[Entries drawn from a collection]
◆ ◆ ◆ ◆ ◆ ◆ ◆
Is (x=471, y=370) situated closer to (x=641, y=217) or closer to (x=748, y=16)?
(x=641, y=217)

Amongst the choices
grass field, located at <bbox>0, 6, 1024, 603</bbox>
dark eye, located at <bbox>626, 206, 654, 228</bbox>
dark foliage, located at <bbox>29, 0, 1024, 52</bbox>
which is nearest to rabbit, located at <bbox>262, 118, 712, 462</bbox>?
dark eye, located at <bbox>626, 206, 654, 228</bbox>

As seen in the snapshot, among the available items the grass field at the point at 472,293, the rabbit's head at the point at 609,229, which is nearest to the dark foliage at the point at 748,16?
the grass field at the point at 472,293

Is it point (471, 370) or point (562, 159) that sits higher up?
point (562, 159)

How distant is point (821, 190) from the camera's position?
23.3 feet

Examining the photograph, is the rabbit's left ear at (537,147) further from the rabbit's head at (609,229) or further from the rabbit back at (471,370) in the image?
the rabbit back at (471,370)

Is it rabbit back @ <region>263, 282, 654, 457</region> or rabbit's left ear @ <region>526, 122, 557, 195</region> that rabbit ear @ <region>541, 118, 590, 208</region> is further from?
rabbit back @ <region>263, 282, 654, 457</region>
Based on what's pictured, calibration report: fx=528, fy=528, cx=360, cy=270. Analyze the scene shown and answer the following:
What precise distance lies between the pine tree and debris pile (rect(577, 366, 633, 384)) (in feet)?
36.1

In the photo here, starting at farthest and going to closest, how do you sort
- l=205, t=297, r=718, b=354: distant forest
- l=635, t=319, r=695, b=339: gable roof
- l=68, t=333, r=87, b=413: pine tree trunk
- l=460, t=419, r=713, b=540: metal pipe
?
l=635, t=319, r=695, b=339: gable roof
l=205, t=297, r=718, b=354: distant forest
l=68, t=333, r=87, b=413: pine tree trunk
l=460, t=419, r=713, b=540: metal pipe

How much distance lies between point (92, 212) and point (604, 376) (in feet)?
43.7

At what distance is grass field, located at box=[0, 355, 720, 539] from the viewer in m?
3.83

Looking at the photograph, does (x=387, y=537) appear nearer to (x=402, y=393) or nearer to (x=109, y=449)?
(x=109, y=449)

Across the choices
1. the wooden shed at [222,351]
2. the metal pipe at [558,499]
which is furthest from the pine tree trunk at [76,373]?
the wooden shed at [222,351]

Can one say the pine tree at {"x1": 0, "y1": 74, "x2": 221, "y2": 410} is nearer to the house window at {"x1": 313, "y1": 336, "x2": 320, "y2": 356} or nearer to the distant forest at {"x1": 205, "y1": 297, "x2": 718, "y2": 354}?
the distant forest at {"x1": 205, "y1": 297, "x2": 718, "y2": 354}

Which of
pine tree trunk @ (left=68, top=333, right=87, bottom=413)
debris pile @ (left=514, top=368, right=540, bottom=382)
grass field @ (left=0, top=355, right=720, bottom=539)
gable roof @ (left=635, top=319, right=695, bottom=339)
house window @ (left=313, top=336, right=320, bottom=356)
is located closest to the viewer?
◆ ◆ ◆ ◆ ◆ ◆ ◆
WHAT IS NEEDED: Recast the rows above as a Markdown table with two columns, "No." for the line number and "Text" for the line itself. Leave out blank lines.

TASK ANSWER:
| No. | Text |
|---|---|
| 1 | Is (x=471, y=370) situated closer to (x=641, y=217) or closer to (x=748, y=16)? |
| 2 | (x=641, y=217) |
| 3 | Amongst the choices |
| 4 | grass field, located at <bbox>0, 6, 1024, 603</bbox> |
| 5 | dark eye, located at <bbox>626, 206, 654, 228</bbox> |
| 6 | dark foliage, located at <bbox>29, 0, 1024, 52</bbox> |
| 7 | which is nearest to rabbit, located at <bbox>262, 118, 712, 462</bbox>? |
| 8 | dark eye, located at <bbox>626, 206, 654, 228</bbox> |
| 9 | As seen in the snapshot, among the available items the grass field at the point at 472,293, the rabbit's head at the point at 609,229, which is nearest to the dark foliage at the point at 748,16? |
| 10 | the grass field at the point at 472,293 |
| 11 | Is it point (471, 370) or point (562, 159) that sits higher up? |
| 12 | point (562, 159) |
| 13 | How distant is point (821, 190) from the camera's position? |
| 14 | 23.3 feet |
| 15 | Examining the photograph, is the rabbit's left ear at (537,147) further from the rabbit's head at (609,229) or further from the rabbit back at (471,370) in the image? |
| 16 | the rabbit back at (471,370) |
| 17 | Is it rabbit back @ <region>263, 282, 654, 457</region> or rabbit's left ear @ <region>526, 122, 557, 195</region> that rabbit ear @ <region>541, 118, 590, 208</region> is further from? |
| 18 | rabbit back @ <region>263, 282, 654, 457</region> |
| 19 | Based on what's pictured, calibration report: fx=528, fy=528, cx=360, cy=270. Analyze the scene shown and answer the following: |
| 20 | What precise distance lies between the pine tree and debris pile (rect(577, 366, 633, 384)) (in feet)? |
| 21 | 36.1 |
| 22 | In the photo here, starting at farthest and going to closest, how do you sort |
| 23 | - l=205, t=297, r=718, b=354: distant forest |
| 24 | - l=635, t=319, r=695, b=339: gable roof |
| 25 | - l=68, t=333, r=87, b=413: pine tree trunk |
| 26 | - l=460, t=419, r=713, b=540: metal pipe |
| 27 | ? |
| 28 | l=635, t=319, r=695, b=339: gable roof |
| 29 | l=205, t=297, r=718, b=354: distant forest |
| 30 | l=68, t=333, r=87, b=413: pine tree trunk |
| 31 | l=460, t=419, r=713, b=540: metal pipe |
| 32 | How much distance lies between point (92, 212) and point (604, 376) (in feet)? |
| 33 | 43.7 |
| 34 | At what distance is grass field, located at box=[0, 355, 720, 539] from the viewer in m? |
| 35 | 3.83 |
| 36 | Looking at the photograph, does (x=387, y=537) appear nearer to (x=402, y=393) or nearer to (x=109, y=449)? |
| 37 | (x=109, y=449) |
| 38 | Across the choices |
| 39 | 1. the wooden shed at [222,351] |
| 40 | 2. the metal pipe at [558,499] |
| 41 | which is furthest from the pine tree trunk at [76,373]? |
| 42 | the wooden shed at [222,351] |
| 43 | Can one say the pine tree at {"x1": 0, "y1": 74, "x2": 221, "y2": 410} is nearer to the house window at {"x1": 313, "y1": 336, "x2": 320, "y2": 356} or nearer to the distant forest at {"x1": 205, "y1": 297, "x2": 718, "y2": 354}? |
| 44 | the distant forest at {"x1": 205, "y1": 297, "x2": 718, "y2": 354} |
| 45 | Which of |
| 46 | pine tree trunk @ (left=68, top=333, right=87, bottom=413) |
| 47 | debris pile @ (left=514, top=368, right=540, bottom=382) |
| 48 | grass field @ (left=0, top=355, right=720, bottom=539) |
| 49 | gable roof @ (left=635, top=319, right=695, bottom=339) |
| 50 | house window @ (left=313, top=336, right=320, bottom=356) |
| 51 | is located closest to the viewer? |